Files
beaver_project/docs/superpowers/specs/2026-05-26-task-detail-live-execution-design.md

9.9 KiB

Task Detail Live Execution Design

Purpose

Task detail should be a live execution surface for ordinary users. It should answer "what is Beaver doing now?", "what has already happened?", "what changed because of a tool or agent result?", and "what can I inspect or accept?" without forcing the user to wait for a final answer.

This page is not primarily a developer audit view. It should expose enough execution detail to create confidence, while keeping raw payloads, long tool output, and debug metadata behind progressive disclosure.

User Experience Principles

  • Show progress as a chronological card feed that grows while the task runs.
  • Prefer user-facing explanations over raw internal event names.
  • Show skill selection, tool usage, tool result, agent team activity, artifacts, and final result as first-class cards.
  • Do not expose hidden chain-of-thought. Use brief action summaries such as "Beaver found the relevant files and will now inspect the API response shape."
  • Keep the user oriented with a persistent task header and clear current status.
  • Stop live updates once the task reaches a terminal state, while still allowing manual refresh.

Page Layout

Persistent Header

The top header remains visible while scrolling and contains:

  • task title
  • task status: open, running, awaiting acceptance, needs revision, closed, abandoned, error, or cancelled
  • current stage label
  • elapsed time
  • compact progress summary
  • link back to task list
  • link to source conversation
  • acceptance entry point when a run is ready for review

Main Timeline

The main column is a chronological card feed. Cards append as execution events arrive.

Expected card sequence:

  1. task created
  2. planning started or completed
  3. skill selected
  4. tool call started
  5. tool call finished
  6. model next step
  7. agent team created
  8. sub-agent started
  9. sub-agent progress
  10. agent handoff
  11. sub-agent finished
  12. artifact created
  13. result ready
  14. acceptance recorded

Cards should visually appear in order and keep enough prior context visible so the page feels like a live work log rather than a static report.

◆ TASK DESCRIPTION: Resume the task detail design text from its last sentence, carrying on in the same style. The records that come next are separate material with no connection to the text.

◆ DATA SECTION:
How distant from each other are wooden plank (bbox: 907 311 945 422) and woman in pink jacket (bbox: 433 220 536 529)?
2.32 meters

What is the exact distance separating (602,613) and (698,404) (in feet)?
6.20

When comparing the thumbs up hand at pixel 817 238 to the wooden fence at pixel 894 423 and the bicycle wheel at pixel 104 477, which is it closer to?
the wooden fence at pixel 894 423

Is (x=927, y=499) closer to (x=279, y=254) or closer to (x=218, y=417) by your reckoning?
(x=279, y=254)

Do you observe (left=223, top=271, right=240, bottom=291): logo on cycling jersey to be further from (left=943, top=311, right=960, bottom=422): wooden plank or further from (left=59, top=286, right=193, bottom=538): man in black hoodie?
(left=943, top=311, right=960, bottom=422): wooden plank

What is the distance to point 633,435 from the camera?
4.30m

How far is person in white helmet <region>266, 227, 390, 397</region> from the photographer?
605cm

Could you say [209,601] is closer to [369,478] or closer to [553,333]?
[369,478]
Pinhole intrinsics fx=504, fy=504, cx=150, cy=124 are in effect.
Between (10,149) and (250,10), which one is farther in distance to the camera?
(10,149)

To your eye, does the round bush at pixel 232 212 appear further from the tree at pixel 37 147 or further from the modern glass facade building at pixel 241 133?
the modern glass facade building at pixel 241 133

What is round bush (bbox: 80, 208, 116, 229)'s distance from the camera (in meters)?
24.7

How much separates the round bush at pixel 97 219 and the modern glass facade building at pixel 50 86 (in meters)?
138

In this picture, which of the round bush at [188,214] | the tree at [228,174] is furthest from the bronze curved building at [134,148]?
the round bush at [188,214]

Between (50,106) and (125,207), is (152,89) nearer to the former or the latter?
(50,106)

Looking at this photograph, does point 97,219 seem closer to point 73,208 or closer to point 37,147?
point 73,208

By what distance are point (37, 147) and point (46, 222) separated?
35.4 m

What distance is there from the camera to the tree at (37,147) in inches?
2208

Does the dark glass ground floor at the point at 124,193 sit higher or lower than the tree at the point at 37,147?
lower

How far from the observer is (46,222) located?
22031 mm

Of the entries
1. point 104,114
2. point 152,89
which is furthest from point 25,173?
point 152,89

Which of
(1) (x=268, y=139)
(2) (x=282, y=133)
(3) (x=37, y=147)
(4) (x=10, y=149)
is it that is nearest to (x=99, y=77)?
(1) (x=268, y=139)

◆ RESULT OF THIS EXERCISE:
Side Rail

The side rail contains compact, always-accessible context:

  • agent team map
  • currently active agent or tool
  • artifacts list
  • latest warning or blocked state
  • acceptance state

On small screens, the side rail collapses below the header or into tabs.

Card Types

Task Created Card

Shows that Beaver recognized the user message as a task.

Fields:

  • task goal
  • source session
  • created time
  • initial status

Plan Card

Shows the execution approach.

Fields:

  • mode: single agent or agent team
  • planned stages
  • attempt index
  • strategy summary

Skill Card

Shows which skill Beaver selected and why it matters.

Fields:

  • skill name
  • skill version if available
  • user-facing reason
  • capabilities or method guidance summary

If multiple skills are selected, render one grouped card with individual rows.

Tool Call Card

Shows that Beaver is using a tool.

Fields:

  • tool name
  • action summary
  • actor name
  • status: running, done, failed
  • started time
  • duration if completed

Raw tool arguments are hidden by default.

Tool Result Card

Shows what the tool found or produced.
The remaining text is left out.